Herdenking 500 jaar reformatie en Maarten Luther bezien vanuit esoterisch en spiritueel perspectief

In de twee boeken Mysteriën en symbolen van de ziel en Mysteriën en uitdagingen van geboorte, leven en dood wordt op bepaalde bladzijden aandacht besteed aan de reformatie, waarvan in 2017 het 500-jarig jubileum op allerlei manieren is herdacht. 

Mysteriën en symbolen van de ziel, p. 8

Het boek ‘Mysteriën en symbolen van de ziel’ verschijnt in het jaar waarin wordt herdacht dat 500 jaar geleden de reformatie is begonnen toen Maarten Luther in Duitsland een plakkaat met 95 stellingen aan de deur van de slotkerk in Wittenberg timmerde met als doel om de misstanden in de toenmalige kerk aan kaak te stellen. De reformatie heeft aanzienlijk bijgedragen aan de ontwikkeling van de mensheid, maar is wel gepaard gegaan met veel strijd en rivaliteit, en heeft geleid tot een enorme fragmentatie en kristallisatie in de christelijke wereld.

#### OPDRACHTEN
A - Citeer uit de tekst over de reformatie het gedeelte dat begint met de woorden "Mysteriën en symbolen van de ziel, p." en eindigt met "de christelijke wereld.".
B - Leg in één tot drie zinnen uit waarom Maarten Luther volgens de tekst over de reformatie een plakkaat met 95 stellingen aan de deur van de slotkerk in Wittenberg timmerde.
C - Som alles op waarmee de reformatie volgens de tekst over de reformatie gepaard is gegaan of waartoe zij heeft geleid in de christelijke wereld.
De regels hieronder zijn afkomstig uit een andere bron.

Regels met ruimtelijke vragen

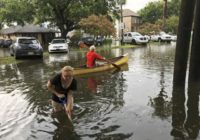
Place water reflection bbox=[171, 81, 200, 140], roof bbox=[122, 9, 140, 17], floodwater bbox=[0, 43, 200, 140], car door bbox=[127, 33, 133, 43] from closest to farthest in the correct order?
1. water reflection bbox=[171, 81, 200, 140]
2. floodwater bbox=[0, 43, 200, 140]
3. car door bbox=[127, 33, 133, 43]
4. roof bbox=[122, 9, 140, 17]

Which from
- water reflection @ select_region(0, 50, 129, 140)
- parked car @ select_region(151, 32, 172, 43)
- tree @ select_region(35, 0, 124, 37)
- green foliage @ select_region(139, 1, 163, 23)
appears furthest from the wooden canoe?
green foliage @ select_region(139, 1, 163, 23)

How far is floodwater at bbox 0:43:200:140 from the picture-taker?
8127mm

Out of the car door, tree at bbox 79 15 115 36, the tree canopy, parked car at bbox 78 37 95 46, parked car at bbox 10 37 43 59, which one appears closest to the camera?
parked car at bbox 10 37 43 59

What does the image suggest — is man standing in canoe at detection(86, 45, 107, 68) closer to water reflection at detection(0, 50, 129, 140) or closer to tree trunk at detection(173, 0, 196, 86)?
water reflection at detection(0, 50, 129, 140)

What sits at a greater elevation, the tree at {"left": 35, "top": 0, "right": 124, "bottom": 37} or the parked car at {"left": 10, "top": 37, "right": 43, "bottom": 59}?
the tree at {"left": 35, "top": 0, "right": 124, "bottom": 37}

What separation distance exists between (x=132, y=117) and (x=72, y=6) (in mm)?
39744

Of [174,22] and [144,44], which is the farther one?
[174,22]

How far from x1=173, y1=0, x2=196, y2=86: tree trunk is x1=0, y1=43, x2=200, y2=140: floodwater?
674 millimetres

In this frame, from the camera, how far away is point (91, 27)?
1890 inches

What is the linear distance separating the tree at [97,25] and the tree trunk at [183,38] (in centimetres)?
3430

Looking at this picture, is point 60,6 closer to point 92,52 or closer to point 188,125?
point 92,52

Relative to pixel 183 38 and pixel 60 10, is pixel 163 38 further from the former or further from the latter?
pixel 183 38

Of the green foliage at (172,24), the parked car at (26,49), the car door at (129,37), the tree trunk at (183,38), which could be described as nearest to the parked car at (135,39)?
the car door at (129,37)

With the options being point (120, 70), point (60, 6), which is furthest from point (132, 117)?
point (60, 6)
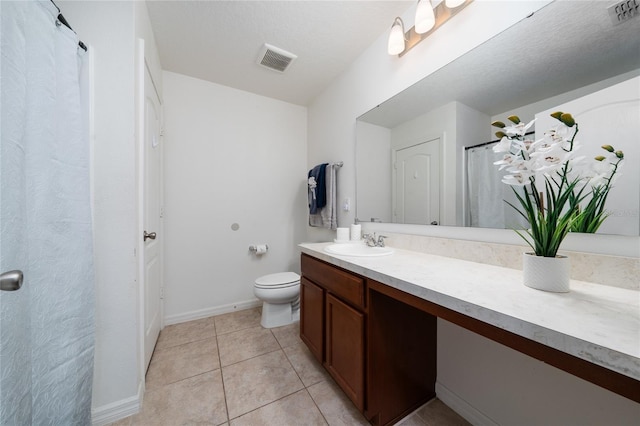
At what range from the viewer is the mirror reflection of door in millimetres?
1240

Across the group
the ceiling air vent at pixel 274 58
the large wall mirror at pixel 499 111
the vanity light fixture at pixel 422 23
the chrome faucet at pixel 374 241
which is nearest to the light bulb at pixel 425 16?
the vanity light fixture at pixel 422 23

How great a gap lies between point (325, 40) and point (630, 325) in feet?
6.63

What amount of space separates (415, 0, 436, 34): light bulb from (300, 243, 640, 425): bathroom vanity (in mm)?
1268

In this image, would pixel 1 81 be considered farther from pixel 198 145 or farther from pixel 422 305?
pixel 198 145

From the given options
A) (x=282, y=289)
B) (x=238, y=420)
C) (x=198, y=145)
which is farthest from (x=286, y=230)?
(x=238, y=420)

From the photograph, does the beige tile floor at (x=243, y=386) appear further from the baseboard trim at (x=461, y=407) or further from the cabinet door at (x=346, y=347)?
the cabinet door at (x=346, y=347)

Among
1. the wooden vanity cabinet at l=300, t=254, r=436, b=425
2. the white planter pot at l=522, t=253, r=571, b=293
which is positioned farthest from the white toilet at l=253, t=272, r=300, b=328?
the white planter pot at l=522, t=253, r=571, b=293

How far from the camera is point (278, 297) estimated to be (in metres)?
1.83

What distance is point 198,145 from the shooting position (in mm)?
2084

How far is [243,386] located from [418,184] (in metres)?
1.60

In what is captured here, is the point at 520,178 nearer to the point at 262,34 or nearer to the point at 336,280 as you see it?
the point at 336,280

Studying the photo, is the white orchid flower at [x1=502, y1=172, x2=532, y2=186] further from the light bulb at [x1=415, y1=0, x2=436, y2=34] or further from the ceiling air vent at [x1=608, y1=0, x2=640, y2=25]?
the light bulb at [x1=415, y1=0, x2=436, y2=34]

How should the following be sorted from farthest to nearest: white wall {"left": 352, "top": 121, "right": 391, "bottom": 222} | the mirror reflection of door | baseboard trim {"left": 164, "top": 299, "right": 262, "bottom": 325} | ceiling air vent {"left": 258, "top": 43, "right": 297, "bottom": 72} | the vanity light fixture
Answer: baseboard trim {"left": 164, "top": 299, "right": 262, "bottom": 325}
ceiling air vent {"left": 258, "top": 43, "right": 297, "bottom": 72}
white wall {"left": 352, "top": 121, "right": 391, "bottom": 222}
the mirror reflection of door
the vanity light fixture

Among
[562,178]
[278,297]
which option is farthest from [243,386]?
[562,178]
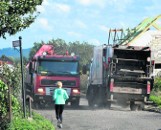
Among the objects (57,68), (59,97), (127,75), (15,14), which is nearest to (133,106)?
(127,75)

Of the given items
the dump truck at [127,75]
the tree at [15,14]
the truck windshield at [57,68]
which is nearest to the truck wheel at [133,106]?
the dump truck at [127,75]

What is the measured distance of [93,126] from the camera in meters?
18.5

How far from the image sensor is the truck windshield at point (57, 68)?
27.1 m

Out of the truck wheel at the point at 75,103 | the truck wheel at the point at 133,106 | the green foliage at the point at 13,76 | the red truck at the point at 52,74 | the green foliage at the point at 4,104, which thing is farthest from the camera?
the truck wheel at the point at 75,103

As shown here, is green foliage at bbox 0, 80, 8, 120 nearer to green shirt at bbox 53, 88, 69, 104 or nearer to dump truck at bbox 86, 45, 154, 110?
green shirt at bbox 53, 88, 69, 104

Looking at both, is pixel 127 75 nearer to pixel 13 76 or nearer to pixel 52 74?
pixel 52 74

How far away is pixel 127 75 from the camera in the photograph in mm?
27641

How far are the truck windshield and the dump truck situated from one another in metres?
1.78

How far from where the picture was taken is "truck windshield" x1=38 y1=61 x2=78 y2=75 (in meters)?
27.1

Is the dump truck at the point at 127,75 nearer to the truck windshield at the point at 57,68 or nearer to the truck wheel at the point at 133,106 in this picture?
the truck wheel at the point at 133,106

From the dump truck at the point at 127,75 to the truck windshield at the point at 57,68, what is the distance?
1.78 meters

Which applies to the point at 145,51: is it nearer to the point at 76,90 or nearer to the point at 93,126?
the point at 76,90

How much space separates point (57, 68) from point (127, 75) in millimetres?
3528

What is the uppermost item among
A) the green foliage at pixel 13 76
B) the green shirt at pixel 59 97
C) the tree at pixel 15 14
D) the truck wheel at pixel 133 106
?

---

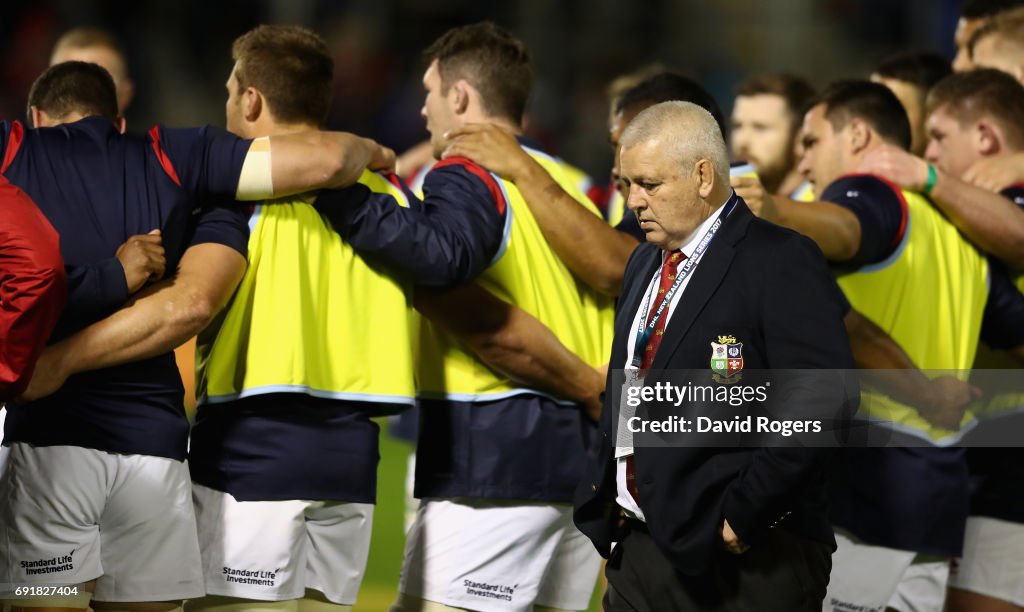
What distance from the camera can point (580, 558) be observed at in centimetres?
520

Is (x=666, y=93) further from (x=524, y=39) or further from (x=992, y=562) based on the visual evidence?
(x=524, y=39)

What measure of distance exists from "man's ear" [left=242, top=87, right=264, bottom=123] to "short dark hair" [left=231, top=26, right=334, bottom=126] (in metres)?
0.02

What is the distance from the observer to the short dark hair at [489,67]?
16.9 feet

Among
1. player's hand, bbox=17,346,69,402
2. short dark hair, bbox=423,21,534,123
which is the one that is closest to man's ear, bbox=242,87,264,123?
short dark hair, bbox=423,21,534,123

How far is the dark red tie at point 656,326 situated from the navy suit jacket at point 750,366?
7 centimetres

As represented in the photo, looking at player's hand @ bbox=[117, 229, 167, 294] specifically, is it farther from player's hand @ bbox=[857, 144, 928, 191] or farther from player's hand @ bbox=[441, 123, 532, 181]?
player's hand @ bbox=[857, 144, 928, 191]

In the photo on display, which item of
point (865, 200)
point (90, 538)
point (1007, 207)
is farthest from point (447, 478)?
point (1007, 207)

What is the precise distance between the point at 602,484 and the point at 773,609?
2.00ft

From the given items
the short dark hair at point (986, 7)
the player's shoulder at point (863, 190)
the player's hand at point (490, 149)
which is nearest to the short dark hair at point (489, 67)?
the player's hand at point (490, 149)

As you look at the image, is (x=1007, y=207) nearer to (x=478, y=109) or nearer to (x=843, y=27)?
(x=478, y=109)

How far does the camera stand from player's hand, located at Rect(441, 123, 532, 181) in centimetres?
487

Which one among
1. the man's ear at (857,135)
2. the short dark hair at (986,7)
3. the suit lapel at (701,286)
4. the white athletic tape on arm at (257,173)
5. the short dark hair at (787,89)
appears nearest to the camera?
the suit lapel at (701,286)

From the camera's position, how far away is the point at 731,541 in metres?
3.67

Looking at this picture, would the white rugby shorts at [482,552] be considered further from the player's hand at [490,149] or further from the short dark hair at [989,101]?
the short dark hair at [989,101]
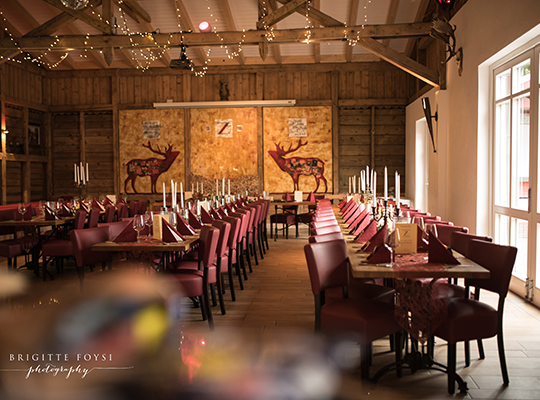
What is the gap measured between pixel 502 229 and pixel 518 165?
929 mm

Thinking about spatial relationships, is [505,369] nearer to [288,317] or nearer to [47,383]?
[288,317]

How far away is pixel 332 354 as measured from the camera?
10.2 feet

#### UITWERKINGEN
A -
Mysteriën en symbolen van de ziel, p. 8

Het boek ‘Mysteriën en symbolen van de ziel’ verschijnt in het jaar waarin wordt herdacht dat 500 jaar geleden de reformatie is begonnen toen Maarten Luther in Duitsland een plakkaat met 95 stellingen aan de deur van de slotkerk in Wittenberg timmerde met als doel om de misstanden in de toenmalige kerk aan kaak te stellen. De reformatie heeft aanzienlijk bijgedragen aan de ontwikkeling van de mensheid, maar is wel gepaard gegaan met veel strijd en rivaliteit, en heeft geleid tot een enorme fragmentatie en kristallisatie in de christelijke wereld.

B - Luther deed dat met als doel de misstanden in de toenmalige kerk aan de kaak te stellen.

C -
- strijd
- rivaliteit
- een enorme fragmentatie
- kristallisatie